__Provided material__.
Start of Block
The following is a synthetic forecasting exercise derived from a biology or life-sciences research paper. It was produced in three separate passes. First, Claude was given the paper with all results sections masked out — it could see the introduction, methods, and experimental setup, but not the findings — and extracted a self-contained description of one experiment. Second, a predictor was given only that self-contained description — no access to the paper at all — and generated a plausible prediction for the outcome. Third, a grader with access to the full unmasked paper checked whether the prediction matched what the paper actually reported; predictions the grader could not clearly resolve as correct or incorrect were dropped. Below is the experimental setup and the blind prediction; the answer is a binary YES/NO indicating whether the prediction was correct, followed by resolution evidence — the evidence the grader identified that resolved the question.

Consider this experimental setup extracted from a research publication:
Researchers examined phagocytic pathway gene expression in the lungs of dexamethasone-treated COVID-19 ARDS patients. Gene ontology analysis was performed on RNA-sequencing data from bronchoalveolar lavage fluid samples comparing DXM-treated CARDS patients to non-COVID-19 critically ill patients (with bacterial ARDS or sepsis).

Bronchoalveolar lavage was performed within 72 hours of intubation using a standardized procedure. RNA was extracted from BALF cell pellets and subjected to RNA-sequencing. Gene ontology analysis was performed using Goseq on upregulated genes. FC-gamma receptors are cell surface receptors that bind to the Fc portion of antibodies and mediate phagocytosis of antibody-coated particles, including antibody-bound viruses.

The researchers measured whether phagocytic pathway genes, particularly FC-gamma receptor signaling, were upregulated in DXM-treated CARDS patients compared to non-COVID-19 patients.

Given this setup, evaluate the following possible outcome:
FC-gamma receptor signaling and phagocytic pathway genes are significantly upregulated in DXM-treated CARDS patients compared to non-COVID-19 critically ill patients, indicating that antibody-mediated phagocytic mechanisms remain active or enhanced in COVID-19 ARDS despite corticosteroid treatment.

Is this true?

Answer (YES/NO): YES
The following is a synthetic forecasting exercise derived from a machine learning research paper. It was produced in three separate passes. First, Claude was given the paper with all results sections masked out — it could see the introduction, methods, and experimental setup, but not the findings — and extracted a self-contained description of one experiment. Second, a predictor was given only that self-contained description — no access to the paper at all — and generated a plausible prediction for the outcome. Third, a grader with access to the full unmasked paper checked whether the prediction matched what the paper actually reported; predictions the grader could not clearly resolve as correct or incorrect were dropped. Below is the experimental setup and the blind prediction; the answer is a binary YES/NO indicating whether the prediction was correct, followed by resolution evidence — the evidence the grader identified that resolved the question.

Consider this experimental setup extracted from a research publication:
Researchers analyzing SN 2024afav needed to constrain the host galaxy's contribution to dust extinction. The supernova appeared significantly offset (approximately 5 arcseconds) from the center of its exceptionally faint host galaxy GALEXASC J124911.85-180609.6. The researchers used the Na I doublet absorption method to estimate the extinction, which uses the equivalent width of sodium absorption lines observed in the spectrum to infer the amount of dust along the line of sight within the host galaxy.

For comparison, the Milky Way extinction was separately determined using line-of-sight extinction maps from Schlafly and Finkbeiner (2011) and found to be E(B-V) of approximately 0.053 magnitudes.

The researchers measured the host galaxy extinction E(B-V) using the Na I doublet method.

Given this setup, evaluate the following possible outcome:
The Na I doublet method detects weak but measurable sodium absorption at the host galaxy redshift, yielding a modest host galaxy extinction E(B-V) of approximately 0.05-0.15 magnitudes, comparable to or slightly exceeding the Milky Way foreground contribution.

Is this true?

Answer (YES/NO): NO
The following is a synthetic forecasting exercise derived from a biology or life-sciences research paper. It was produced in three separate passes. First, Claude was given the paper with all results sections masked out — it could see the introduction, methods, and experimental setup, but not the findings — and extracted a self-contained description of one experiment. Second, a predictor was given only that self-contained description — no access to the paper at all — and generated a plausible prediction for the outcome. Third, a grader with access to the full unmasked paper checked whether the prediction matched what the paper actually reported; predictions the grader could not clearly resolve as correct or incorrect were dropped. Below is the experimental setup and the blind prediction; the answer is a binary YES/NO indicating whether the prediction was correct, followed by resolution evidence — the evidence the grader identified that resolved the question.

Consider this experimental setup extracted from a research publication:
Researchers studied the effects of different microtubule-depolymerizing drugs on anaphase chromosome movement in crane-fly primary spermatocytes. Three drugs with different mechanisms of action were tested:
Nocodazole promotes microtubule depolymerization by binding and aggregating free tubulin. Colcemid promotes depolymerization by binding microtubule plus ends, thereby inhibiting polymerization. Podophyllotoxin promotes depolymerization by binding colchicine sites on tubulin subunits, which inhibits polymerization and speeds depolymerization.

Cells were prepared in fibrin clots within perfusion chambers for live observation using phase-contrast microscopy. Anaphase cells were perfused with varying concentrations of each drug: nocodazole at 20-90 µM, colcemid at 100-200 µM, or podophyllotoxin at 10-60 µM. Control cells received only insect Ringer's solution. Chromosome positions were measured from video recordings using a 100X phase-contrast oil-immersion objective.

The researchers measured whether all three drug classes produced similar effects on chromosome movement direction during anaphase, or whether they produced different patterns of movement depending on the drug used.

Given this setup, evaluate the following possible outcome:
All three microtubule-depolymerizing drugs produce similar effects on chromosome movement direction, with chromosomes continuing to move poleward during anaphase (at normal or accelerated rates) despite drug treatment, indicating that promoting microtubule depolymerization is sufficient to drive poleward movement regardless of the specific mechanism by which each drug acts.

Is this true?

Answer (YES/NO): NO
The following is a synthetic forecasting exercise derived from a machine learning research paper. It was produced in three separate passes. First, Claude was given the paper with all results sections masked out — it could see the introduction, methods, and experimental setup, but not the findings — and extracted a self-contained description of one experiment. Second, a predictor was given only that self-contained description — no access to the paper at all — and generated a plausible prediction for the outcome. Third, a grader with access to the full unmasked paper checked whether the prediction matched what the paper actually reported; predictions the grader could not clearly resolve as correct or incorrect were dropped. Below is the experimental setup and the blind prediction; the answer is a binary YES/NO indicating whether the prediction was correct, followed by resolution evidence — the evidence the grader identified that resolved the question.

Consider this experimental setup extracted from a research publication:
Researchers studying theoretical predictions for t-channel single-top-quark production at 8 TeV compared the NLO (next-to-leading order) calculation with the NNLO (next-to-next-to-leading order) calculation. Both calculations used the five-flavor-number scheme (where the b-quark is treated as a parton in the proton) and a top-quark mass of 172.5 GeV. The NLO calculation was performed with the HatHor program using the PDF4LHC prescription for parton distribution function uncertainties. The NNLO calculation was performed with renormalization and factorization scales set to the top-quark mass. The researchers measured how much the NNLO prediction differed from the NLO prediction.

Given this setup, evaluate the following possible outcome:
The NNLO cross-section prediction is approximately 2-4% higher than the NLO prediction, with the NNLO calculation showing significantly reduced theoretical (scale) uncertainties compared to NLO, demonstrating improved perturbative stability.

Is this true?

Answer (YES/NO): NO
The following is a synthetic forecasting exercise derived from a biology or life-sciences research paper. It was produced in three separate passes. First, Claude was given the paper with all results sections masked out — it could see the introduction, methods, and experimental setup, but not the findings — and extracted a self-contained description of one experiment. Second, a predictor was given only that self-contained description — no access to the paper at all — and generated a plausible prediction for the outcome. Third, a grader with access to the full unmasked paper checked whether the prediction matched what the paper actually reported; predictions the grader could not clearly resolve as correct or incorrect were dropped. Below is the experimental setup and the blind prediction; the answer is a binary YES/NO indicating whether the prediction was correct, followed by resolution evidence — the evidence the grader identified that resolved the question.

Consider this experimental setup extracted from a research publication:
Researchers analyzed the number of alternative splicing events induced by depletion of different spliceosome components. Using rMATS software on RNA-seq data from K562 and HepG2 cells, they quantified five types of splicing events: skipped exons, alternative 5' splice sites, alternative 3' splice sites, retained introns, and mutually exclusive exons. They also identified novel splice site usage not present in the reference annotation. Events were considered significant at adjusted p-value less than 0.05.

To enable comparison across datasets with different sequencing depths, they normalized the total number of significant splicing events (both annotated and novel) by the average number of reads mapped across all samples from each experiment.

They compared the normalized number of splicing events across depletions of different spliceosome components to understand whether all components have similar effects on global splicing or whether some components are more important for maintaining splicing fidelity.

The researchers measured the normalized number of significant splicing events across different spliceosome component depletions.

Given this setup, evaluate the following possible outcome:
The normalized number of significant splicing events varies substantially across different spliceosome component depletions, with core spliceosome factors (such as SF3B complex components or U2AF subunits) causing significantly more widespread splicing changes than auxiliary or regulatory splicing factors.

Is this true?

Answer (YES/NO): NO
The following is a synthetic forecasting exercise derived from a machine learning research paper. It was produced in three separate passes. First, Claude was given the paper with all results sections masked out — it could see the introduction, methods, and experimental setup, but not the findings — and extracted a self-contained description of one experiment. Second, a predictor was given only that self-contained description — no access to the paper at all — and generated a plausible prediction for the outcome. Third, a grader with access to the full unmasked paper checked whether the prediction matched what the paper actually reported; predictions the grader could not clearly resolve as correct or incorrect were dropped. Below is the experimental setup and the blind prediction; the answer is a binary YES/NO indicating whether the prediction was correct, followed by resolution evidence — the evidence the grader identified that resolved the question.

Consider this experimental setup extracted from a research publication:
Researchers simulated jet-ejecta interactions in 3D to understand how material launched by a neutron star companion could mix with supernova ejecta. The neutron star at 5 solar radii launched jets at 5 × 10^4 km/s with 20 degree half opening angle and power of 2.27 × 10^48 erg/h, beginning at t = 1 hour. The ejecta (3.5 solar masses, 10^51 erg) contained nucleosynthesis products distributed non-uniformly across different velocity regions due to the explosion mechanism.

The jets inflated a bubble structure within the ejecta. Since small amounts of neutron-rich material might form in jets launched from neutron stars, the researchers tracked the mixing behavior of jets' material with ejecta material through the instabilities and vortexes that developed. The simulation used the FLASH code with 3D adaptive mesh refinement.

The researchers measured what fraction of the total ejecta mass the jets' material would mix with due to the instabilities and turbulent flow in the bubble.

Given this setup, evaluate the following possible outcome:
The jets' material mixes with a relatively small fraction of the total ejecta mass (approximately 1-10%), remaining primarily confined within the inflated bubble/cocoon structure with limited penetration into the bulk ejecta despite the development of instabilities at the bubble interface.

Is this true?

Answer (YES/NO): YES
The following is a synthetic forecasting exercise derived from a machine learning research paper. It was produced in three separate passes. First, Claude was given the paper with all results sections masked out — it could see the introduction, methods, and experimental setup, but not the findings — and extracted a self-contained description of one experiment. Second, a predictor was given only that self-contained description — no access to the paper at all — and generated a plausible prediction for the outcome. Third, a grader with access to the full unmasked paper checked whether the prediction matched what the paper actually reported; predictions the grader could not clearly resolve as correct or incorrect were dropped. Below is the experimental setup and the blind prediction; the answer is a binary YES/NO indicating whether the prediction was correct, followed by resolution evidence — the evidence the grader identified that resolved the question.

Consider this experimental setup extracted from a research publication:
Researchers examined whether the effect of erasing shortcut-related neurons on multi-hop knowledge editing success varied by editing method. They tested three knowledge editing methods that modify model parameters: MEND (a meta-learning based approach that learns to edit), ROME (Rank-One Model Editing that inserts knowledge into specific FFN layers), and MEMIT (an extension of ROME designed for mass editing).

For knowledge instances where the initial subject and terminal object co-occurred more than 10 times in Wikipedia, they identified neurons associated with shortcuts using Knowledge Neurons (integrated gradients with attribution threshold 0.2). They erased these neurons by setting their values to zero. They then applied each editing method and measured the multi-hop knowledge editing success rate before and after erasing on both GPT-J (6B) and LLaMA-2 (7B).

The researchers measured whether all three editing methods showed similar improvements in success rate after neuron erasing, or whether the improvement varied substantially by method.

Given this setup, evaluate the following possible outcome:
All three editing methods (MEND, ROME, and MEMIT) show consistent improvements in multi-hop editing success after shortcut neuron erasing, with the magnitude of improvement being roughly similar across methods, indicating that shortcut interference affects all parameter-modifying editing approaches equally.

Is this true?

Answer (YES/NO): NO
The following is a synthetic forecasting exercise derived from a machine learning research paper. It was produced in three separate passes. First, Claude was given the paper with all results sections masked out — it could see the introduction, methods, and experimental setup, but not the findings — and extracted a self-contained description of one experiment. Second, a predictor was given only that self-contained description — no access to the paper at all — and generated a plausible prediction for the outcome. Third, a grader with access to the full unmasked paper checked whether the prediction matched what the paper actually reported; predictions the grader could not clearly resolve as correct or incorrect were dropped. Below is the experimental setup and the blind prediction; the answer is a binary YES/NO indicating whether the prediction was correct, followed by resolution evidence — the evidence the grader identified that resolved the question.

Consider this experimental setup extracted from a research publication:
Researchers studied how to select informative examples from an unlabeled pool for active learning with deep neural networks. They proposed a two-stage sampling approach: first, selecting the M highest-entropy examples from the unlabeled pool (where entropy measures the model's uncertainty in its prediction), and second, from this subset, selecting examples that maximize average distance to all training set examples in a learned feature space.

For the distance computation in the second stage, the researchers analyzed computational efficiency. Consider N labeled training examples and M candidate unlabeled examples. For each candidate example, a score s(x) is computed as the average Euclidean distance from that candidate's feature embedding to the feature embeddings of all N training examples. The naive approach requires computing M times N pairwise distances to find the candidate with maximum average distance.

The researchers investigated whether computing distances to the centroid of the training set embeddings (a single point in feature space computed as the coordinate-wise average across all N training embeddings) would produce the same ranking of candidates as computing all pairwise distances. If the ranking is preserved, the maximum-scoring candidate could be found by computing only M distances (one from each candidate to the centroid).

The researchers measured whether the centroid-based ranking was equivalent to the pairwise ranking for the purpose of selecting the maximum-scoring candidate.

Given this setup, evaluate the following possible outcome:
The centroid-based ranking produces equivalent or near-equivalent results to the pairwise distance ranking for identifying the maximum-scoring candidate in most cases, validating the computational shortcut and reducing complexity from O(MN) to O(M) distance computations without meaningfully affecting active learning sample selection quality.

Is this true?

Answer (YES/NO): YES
End of Block
Lines from the top of the entries above to the line that contains "Researchers examined phagocytic" should be set down exactly, please, with both ends kept and nothing added.

The following is a synthetic forecasting exercise derived from a biology or life-sciences research paper. It was produced in three separate passes. First, Claude was given the paper with all results sections masked out — it could see the introduction, methods, and experimental setup, but not the findings — and extracted a self-contained description of one experiment. Second, a predictor was given only that self-contained description — no access to the paper at all — and generated a plausible prediction for the outcome. Third, a grader with access to the full unmasked paper checked whether the prediction matched what the paper actually reported; predictions the grader could not clearly resolve as correct or incorrect were dropped. Below is the experimental setup and the blind prediction; the answer is a binary YES/NO indicating whether the prediction was correct, followed by resolution evidence — the evidence the grader identified that resolved the question.

Consider this experimental setup extracted from a research publication:
Researchers examined phagocytic pathway gene expression in the lungs of dexamethasone-treated COVID-19 ARDS patients. Gene ontology analysis was performed on RNA-sequencing data from bronchoalveolar lavage fluid samples comparing DXM-treated CARDS patients to non-COVID-19 critically ill patients (with bacterial ARDS or sepsis).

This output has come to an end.